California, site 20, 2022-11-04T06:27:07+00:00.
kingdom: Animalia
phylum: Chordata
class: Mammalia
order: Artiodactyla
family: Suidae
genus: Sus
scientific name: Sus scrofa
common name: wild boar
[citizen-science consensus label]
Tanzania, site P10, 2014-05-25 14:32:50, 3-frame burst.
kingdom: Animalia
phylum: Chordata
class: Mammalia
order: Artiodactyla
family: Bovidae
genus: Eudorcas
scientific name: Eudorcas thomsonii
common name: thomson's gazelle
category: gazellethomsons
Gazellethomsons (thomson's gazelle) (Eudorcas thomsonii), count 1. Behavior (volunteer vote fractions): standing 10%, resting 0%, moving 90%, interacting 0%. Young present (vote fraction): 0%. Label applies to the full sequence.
——
The full set of entries, copied exactly, is the expected answer.

California, site 20, 2022-11-04T06:27:07+00:00.
kingdom: Animalia
phylum: Chordata
class: Mammalia
order: Artiodactyla
family: Suidae
genus: Sus
scientific name: Sus scrofa
common name: wild boar
[citizen-science consensus label]
Tanzania, site P10, 2014-05-25 14:32:50, 3-frame burst.
kingdom: Animalia
phylum: Chordata
class: Mammalia
order: Artiodactyla
family: Bovidae
genus: Eudorcas
scientific name: Eudorcas thomsonii
common name: thomson's gazelle
category: gazellethomsons
Gazellethomsons (thomson's gazelle) (Eudorcas thomsonii), count 1. Behavior (volunteer vote fractions): standing 10%, resting 0%, moving 90%, interacting 0%. Young present (vote fraction): 0%. Label applies to the full sequence.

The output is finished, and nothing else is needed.